Riding is such a humbling experience sometimes. So many people have told me "oh, it's just sitting on a horse, I could learn to do that in 20 minutes." Yes. You probably could, I tell them. I could sit you on a horse, and if you're already a reasonably athletic, coordinated person, I bet I could get you w/t in 20 minutes, and if you're very good, canter in half an hour. Then you'll spend the rest of your life trying to make it *good.* And that's the part that a lot of people don't get, refuse to understand. It's also the part that I find completely addicting.
Conditioning: We've started actually working on hills and terrain, really putting the galloping track to good use. March up, march down, then again with leg yields back and forth across the narrow-ish track. Trot up, trot down, if not on the bit then at least stretching and using the body, keeping the march uphill and the balance downhill. Ditto with leg yields. Canter with cadence and balance and a wee bit of stretch. Gallop with my position opening and closing, rating the speed and then coming back, strong half-halts to try and lift what is still a very flat gait. He really enjoys this work, and is always quite chuffed and strutting afterward.
Short version - LOVED IT.
Long version - LOVED IT. Once Tristan stopped trying to bolt. Which really was never anything *bad*, just him expressing his opinion and me temporarily getting up in my head and forgetting that yeah, I can too keep my leg on and control that outside shoulder no matter how much he tries to convince me I can't. And it was never anything but him needing to say "I still need to say HELL NO first, mom, don't you ever forget that."

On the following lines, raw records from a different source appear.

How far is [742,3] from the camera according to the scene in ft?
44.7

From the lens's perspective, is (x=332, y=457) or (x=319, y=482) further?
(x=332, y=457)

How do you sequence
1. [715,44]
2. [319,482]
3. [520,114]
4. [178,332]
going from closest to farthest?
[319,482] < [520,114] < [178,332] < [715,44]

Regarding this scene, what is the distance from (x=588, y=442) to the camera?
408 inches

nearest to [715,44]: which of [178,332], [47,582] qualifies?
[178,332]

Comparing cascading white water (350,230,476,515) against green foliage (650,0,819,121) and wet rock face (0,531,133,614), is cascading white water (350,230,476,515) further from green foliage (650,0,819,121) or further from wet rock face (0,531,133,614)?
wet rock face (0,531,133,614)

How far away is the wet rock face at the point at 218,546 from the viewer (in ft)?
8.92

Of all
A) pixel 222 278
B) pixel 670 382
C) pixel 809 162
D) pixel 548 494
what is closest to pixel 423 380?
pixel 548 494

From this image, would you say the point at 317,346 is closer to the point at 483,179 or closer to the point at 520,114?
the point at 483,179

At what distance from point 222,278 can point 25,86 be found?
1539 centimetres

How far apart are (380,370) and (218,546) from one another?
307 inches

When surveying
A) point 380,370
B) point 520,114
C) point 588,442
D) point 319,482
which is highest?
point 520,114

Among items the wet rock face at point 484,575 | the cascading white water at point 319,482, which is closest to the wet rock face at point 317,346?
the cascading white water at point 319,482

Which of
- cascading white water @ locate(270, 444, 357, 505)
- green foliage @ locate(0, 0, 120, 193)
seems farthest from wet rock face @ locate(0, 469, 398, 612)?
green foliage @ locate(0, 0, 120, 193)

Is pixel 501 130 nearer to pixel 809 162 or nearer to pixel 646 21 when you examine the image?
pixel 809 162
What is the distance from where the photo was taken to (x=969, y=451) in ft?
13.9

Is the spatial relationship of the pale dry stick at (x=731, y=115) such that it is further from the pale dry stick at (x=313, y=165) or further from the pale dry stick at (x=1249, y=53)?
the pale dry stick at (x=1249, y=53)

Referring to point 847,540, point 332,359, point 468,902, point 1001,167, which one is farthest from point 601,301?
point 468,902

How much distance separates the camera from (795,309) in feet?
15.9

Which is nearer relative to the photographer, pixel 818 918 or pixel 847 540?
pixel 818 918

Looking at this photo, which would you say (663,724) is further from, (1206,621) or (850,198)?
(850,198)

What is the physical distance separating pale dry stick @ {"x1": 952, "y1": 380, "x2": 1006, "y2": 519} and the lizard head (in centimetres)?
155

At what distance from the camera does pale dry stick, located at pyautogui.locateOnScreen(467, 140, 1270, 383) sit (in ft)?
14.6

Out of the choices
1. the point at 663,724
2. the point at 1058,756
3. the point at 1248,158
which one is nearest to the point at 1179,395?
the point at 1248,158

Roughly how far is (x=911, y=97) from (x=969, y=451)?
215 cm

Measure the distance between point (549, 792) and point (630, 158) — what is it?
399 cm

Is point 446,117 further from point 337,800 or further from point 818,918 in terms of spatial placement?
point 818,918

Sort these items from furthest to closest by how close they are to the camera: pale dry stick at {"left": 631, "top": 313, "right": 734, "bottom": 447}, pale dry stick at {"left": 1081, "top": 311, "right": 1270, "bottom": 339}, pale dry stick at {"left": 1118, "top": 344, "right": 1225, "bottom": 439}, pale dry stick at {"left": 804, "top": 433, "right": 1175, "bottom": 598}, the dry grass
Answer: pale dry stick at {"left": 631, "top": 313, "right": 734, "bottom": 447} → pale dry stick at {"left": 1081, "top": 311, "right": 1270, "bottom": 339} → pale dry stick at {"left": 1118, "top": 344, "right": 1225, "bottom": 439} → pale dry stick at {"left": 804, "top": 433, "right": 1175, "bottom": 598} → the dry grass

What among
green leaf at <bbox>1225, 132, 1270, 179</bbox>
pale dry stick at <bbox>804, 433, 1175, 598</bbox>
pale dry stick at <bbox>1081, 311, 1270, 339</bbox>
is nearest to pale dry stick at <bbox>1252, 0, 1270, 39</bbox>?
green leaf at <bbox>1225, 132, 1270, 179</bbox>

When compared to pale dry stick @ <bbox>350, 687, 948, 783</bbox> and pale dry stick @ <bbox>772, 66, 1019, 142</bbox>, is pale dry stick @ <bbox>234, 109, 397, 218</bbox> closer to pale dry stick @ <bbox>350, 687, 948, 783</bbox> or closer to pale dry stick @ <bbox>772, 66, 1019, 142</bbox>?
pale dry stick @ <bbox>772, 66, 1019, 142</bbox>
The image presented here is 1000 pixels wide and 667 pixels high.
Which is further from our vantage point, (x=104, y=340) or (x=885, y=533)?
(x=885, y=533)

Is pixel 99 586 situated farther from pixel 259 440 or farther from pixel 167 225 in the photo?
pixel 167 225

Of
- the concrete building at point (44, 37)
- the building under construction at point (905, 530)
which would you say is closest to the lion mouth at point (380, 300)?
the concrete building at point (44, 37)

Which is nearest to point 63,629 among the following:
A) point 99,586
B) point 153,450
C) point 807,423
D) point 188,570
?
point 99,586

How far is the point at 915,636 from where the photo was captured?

Because really, once he got over that - and it was just the initial gallop 'round - he was WONDERFUL. Even a tetch lazy, not quiiiiite dragging me to fences like he had last time, which I chalk up to a week-long effort to tire him out. And it meant I got the opportunity to push him to a few fences, which was a-okay with me to practice. Jumped everything happily, only a split-second looky at the water, popped over ditches and banks calmly and quietly, so sensible about things that the clinician said admiringly "He's really kind of cool, isn't he?" Which pretty much made my day. Another rider was admiring him too, someone who really knows her horses, and I was SO PROUD of my little mustang.
In short, not preoccupying myself with what he was going to do meant we both got to buckle down and really learn. About jumping fences downhill - leg on, open the body a bit for balance, keep his hocks under him. About really packaging the canter for an up bank. About slipping the reins and finding gravity with my feet for down banks. About softening for a bit after an uphill fence to keep momentum. About focusing my eyes just beyond, but not too far beyond, a fence to encourage a better flow for the whole thing. About trusting him to work out his distances a bit once I've found our canter and show him how to carry himself up to the fence.
Biggest "best pony ever" moment of the day might have been when we were asked to lead another balky horse through the water. Yeah. Tristan. Who thinks water is the devil, who had to have another horse lead him through this exact water four weeks ago. Marched right through in front of this little mare, only a hair-second thought of taking a drink, and then waited, standing quietly, in the water. SO PROUD of him.
In short, as always, best. pony. ever.